Dedić dał awans Słoweńcom


Sensacja stała się faktem. Kopciuszek z Bałkanów po niezwykle dramatycznym meczu pokonał w Mariborze 1:0 (1:0) faworyzowaną Rosję. Bohaterem całej Słowenii stał się napastnik VFL Bochum Zlatko Dedić, strzelec jedynej bramki.


Udostępnij na Udostępnij na

Matijaż Kek, selekcjoner reprezentacji Słowenii, mówił przed meczem, że jego piłkarze będą przez całe spotkanie walczyć do upadłego. Po ostatnim gwizdku arbitra śmiało można powiedzieć, że nie były to słowa rzucone na wiatr. Zawodnicy z Bałkanów dosłownie zabiegali rywali.

Samir Handanović wybronił Słoweńcom zwycięstwo
Samir Handanović wybronił Słoweńcom zwycięstwo (fot. Hanna Urbaniak / iGol.pl)

Od pierwszego gwizdka sędziego Terje Hauge gospodarze ruszyli do ataków na bramkę Igora Akinfiejewa. Już po 240 sekundach gry Słoweńcy powinni prowadzić. Piłka trafiła do kompletnie nieobstawionego Milvoje Novakovicia, który znalazł się w sytuacji sam na sam z rosyjskim golkiperem, ale uderzył wprost w Akinfiejewa. Dwie minuty później przed szansą na strzelenie gola stanął Miso Brecko, jednak jego uderzenie przeleciało nad bramką „Sbornej”.

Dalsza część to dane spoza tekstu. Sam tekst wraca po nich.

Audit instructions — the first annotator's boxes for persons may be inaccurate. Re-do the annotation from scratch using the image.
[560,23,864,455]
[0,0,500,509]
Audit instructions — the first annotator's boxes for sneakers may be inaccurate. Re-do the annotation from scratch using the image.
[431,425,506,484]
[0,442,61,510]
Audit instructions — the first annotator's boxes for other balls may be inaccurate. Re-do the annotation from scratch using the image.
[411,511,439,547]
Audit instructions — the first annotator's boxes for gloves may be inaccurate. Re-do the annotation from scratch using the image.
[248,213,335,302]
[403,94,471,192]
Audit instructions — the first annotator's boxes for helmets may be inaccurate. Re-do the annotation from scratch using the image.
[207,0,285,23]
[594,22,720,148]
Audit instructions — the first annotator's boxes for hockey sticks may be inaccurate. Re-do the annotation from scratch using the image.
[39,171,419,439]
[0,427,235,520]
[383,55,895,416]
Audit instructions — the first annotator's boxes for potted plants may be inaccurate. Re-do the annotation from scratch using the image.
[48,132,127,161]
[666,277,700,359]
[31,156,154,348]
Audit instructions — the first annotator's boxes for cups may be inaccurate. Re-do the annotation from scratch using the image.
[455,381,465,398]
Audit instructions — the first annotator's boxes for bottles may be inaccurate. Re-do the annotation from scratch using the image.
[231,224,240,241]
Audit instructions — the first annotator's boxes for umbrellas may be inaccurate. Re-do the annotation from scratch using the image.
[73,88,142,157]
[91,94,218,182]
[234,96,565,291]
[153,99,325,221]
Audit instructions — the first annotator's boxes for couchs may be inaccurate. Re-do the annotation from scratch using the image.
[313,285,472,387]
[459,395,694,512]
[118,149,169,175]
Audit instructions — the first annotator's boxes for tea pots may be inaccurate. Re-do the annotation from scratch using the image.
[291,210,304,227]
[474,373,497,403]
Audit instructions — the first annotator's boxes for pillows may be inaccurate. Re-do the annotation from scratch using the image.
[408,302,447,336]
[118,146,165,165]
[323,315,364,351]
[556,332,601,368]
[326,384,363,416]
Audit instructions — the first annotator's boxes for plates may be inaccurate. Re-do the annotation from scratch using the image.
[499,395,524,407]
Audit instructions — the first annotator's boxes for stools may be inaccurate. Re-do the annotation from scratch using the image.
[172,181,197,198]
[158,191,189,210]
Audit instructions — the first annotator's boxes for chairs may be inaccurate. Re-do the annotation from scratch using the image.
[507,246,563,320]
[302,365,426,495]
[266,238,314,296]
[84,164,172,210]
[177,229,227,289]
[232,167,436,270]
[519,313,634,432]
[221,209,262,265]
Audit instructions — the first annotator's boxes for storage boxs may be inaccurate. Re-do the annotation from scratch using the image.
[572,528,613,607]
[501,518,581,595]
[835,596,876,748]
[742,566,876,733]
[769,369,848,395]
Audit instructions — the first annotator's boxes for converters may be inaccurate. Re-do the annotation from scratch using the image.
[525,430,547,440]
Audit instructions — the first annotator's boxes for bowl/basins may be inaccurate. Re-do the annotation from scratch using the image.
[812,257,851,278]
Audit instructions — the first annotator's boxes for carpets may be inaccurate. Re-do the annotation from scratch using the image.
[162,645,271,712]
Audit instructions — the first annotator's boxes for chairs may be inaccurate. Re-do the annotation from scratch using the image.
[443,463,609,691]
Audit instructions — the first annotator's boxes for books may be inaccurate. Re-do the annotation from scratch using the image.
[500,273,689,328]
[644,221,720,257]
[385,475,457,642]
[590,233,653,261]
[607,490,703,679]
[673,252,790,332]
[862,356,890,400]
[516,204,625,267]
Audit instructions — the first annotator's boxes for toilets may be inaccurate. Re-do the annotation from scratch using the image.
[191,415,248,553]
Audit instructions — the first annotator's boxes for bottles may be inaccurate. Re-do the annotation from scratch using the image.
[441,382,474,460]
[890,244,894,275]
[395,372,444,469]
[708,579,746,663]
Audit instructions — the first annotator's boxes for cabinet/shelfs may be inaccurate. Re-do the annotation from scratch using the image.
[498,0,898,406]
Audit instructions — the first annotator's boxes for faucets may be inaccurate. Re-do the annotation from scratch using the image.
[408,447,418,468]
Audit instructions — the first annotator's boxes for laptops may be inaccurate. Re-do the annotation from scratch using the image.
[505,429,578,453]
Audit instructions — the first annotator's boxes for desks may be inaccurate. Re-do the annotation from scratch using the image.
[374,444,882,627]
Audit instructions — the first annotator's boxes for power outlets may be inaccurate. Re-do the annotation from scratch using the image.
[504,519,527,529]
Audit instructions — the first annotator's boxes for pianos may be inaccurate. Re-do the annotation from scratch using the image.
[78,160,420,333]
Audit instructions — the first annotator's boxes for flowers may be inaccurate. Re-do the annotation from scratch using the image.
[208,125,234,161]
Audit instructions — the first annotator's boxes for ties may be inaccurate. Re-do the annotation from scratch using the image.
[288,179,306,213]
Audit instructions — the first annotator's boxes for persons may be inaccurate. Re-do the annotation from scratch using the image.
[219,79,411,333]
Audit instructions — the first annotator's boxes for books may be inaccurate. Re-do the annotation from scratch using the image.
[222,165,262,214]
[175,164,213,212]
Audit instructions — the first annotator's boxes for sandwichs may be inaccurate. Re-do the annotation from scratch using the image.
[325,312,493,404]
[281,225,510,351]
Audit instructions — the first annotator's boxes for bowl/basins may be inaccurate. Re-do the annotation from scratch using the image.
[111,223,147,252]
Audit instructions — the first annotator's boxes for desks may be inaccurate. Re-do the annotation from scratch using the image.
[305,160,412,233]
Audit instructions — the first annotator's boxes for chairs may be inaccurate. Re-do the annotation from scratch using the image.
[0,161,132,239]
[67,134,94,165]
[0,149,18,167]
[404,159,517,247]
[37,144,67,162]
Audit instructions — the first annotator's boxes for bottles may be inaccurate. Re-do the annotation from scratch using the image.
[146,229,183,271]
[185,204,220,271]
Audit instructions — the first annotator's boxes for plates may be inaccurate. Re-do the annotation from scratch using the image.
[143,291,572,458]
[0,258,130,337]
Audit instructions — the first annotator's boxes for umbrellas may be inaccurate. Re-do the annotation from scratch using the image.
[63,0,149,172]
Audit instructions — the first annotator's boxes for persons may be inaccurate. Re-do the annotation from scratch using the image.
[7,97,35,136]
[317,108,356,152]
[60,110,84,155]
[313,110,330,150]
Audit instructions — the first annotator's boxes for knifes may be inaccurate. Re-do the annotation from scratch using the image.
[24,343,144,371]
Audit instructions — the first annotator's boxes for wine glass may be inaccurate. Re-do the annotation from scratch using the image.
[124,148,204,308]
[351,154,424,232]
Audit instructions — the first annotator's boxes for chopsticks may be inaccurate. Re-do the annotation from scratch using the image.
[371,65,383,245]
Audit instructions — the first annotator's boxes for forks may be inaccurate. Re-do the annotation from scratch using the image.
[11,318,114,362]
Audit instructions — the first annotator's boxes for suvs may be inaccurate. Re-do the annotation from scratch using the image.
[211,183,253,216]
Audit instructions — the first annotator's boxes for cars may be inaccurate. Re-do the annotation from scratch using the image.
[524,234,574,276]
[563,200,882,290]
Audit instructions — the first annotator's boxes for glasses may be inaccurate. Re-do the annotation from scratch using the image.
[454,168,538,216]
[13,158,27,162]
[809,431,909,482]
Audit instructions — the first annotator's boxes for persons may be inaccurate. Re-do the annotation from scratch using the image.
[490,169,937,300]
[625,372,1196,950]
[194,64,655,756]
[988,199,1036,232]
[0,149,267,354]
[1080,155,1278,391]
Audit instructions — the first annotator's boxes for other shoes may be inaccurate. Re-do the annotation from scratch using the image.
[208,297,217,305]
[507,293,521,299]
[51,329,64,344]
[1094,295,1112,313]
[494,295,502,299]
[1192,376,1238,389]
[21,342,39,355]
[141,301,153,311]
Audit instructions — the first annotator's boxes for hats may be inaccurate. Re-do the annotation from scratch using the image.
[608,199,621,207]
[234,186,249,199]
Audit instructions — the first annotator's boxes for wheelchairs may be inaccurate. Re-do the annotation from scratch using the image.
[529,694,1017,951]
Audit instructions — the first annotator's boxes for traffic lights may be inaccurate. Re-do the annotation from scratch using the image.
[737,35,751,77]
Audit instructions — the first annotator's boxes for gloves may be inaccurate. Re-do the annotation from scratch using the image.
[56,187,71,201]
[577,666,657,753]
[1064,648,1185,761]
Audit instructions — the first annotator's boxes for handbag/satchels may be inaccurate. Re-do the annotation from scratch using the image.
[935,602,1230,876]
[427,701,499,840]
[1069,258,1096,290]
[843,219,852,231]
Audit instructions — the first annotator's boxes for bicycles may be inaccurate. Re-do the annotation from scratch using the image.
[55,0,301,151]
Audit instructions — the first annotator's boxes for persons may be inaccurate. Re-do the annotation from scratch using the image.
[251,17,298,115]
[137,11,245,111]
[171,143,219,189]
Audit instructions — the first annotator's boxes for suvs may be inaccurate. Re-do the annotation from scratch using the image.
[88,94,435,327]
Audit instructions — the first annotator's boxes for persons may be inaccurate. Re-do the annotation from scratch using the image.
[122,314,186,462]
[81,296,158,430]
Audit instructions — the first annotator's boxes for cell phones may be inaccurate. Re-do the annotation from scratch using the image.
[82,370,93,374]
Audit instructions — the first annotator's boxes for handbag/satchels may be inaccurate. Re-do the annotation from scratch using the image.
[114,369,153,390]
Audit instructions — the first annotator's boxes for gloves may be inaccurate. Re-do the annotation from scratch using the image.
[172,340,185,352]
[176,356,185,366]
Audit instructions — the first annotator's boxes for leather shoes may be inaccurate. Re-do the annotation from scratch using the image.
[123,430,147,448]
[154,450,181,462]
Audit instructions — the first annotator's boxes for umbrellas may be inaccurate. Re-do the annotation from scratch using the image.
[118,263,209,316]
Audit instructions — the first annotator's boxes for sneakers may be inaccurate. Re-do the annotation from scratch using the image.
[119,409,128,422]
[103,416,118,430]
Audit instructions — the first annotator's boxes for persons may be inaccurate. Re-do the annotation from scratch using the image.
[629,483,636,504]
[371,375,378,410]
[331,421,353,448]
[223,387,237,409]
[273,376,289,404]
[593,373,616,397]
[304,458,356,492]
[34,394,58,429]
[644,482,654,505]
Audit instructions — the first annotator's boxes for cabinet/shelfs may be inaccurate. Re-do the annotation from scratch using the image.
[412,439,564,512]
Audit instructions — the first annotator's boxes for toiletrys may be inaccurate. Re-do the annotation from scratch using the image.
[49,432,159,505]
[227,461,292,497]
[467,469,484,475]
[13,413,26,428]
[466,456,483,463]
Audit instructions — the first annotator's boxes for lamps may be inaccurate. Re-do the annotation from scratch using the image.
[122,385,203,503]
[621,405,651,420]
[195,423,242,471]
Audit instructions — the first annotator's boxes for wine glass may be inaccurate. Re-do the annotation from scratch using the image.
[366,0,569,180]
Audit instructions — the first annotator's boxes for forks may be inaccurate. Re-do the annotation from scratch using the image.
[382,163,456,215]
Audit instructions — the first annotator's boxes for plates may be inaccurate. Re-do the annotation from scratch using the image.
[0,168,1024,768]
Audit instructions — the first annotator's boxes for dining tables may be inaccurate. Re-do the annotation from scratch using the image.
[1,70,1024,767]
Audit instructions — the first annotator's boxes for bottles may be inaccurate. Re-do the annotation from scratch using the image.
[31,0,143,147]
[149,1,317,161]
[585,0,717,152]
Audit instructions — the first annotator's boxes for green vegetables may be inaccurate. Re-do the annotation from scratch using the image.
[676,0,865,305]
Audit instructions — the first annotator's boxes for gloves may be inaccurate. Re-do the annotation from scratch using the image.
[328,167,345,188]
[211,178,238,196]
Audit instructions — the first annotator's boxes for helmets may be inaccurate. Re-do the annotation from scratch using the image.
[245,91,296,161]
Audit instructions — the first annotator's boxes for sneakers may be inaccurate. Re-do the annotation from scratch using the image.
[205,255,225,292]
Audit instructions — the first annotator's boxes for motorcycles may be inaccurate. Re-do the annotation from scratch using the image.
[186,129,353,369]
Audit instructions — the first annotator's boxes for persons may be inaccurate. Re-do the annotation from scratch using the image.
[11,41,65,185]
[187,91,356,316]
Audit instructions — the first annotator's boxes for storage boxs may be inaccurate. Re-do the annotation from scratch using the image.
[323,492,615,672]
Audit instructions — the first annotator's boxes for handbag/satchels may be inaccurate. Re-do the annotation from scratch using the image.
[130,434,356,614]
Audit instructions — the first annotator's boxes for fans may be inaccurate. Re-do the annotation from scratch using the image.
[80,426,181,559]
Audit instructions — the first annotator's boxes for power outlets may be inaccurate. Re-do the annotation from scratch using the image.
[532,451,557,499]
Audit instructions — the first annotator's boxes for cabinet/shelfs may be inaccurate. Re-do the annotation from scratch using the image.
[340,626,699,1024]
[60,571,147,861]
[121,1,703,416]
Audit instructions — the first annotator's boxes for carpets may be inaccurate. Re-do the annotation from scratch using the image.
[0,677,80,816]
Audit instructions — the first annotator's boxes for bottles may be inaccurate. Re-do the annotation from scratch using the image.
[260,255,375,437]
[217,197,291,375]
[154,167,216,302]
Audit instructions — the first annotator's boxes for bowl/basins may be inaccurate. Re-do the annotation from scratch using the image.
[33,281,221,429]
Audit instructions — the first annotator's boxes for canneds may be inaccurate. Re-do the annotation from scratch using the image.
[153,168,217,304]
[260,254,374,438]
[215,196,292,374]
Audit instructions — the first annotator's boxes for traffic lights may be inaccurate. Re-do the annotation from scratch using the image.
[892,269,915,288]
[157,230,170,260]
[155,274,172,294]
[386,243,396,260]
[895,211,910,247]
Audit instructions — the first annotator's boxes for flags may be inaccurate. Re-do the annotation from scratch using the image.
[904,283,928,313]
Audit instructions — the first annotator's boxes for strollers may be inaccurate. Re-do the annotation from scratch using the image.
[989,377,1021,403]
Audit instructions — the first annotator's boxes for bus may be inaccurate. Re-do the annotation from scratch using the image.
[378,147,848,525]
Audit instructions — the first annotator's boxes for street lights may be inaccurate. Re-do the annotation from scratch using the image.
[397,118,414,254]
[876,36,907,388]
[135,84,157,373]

Podopieczni Guusa Hiddinka nie istnieli na boisku. Doskonale blokowani przez słoweńskich stoperów byli pozornie najgroźniejsi piłkarze gości, Andriej Arszawin i Roman Pawliuczenko. Końcówka pierwszej połowy spotkania przyniosła udokumentowanie przewagi zawodników z Bałkanów. W 44. minucie z prawego skrzydła w pole karne Rosjan dośrodkowywał Valter Birsa, piłkę trącił Zlatko Dedić, a ta wpadła do siatki tuż obok zaskoczonego Akinfiejewa. To trzecia bramka snajpera VFL Bochum w kadrze. Co ciekawe, poprzednie trafienia Dedić zaliczył w spotkaniach z Polską.

Guus Hiddink nie tracił czasu w przerwie i już od początku drugiej części na murawie mogliśmy oglądać Aleksandra Kierżakowa i Siergieja Siemaka. Pięć minut po wznowieniu gry Terje Hauge stał się antybohaterem kibiców zgromadzonych na stadionie w Mariborze, bowiem nie podyktował rzutu karnego po starciu Dedicia z Wasilijem Bieriezuckim. Po minucie powinien być remis, ale Jurij Żyrkow nie potrafił pokonać z najbliższej odległości Samira Handanovicia.

Andraż Kirm (z lewej) walczył za dwóch z reprezentantami Rosji
Andraż Kirm (z lewej) walczył za dwóch z reprezentantami Rosji (fot. Marek Gwóźdź / iGol.pl)

Prawdziwy dramat „Sbornej” zaczął się w 67. minucie. Wówczas, za brutalne kopnięcie w głowę słoweńskiego bramkarza, z boiska wyleciał Aleksandr Kierżakow. Holenderski szkoleniowiec gości postanowił zagrać va banque i wprowadził w miejsce Dinara Bilijalietdinowa Pawła Pogrebniaka. Na kwadrans przed końcem spotkania piłkarz VFB Stuttgart znalazł się w doskonałej sytuacji, ale jego strzał głową wybronił Handanović. W 85. minucie piłkę meczową miał Żyrkow, ale ponownie przegrał pojedynek z bramkarzem Udinese. Już w doliczonym czasie gry pomocnik Chelsea Londyn otrzymał drugą żółtą kartkę za szarpaninę z chłopcem podającym piłki.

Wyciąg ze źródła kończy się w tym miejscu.